ISP Name Allowed IRC? Allowed Proxies? Allowed Tor?
 CI Host N Y Y
 Iweb.ca N Y Y
 Host Voice N N N
 Super Servers N N N
 Vericenter N Y Y
 Dedicated Now] N Y Y
 Soft Layer Y Y Y
 Tek Tonic N N N
 Unixshell N N N
 Verizon FiOS N N N

Notes:

  • Unixshell/Tektonic are the same company. They nullroute you on the first abuse complaint. Middleman nodes are ok, but the abuse dept requests “SafeLogging 0″ set in your torrc and wants full access to your logs on demand.
  • Verizon FiOS officially does not allow any incoming traffic, they reserve the right to disconnect you at any time for violation of this policy. Users have run middleman nodes without any incidents from VZ. Exit nodes with abuse problems have resulted in legal threats and disconnection threats, but no disconnection as of yet.

Germany

  • The german ISP dogado ended up killing the Tor server process and blocking the OR-port on my vServer. — d00b
  • The german ISP EuServ / ISPro — they just broke the contract, switching our Server off. — padeluun
  •  Manitu forbids any anonymisation techniques in their AGBs –qbi (gamambel: I have asked and they made me an offer for 100mbit dedi at 1500 euro)
  •  OVH (German ISP) offers root server with a high bandwidth (up to 5.000 kB/s). They changed their AGB and cancel “problematic” contracts very fast. — qbi
  • The german ISP Plusserver.de shut down h07onion due to gross incompetence. Look at  http://archives.seul.org/or/talk/Mar-2005/msg00120.html for more details.
  • “I have recently checked  manitu because they advertise with internet without censorship and data retention. Unfortunately they explicitly forbid providing anonymization services in their  general terms and conditions. On inquiry they have justified this restriction with the enormous bandwidth consumption and the impossibility to achieve fair combined costing in this case. For the same reason they forbid running mirrors of public data such as open source software. So I believe their argument is no pretense.” — Alex, Dec 01 2009 via email.
  • The german provider netcup.de suspended one vserver running a Tor exit node, analyzed stuff, and charged 192€ for processing _one_ dmca-notice. – ari
  • netdirekt.de: “Leider unterstützen wir keine Tor Exits. Sofern diese in unserem Netzwerk sind gab es vermutlich noch keine Vorfälle.”
  •  Strato writes in their  AGB ”Abschnitt III: Sonderregeln für dedizierte und virtuelle Server … 1.1 Eine Nutzung der Server zur Bereitstellung folgender Dienste ist ausgeschlossen: … Anonymisierungsdienste, z.B. Tor, JAP, Proxyserver”

## EXERCISE REQUIREMENTS:
A: In the ISP list, how much did netcup.de charge for processing one DMCA notice?
B: Rewrite the part of the ISP list starting with "CI Host N Y" and going on through "logs on demand.", putting "disconnect" wherever "nullroute" appears.

## SUPPLIED INFORMATION:

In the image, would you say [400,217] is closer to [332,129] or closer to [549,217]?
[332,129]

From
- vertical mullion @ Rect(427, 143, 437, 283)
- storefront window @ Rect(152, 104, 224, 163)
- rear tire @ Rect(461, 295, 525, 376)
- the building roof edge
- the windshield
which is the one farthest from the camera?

## IN RESPONSE:
A: 192€

B:
CI Host N Y Y
 Iweb.ca N Y Y
 Host Voice N N N
 Super Servers N N N
 Vericenter N Y Y
 Dedicated Now] N Y Y
 Soft Layer Y Y Y
 Tek Tonic N N N
 Unixshell N N N
 Verizon FiOS N N N

Notes:

  • Unixshell/Tektonic are the same company. They disconnect you on the first abuse complaint. Middleman nodes are ok, but the abuse dept requests “SafeLogging 0″ set in your torrc and wants full access to your logs on demand.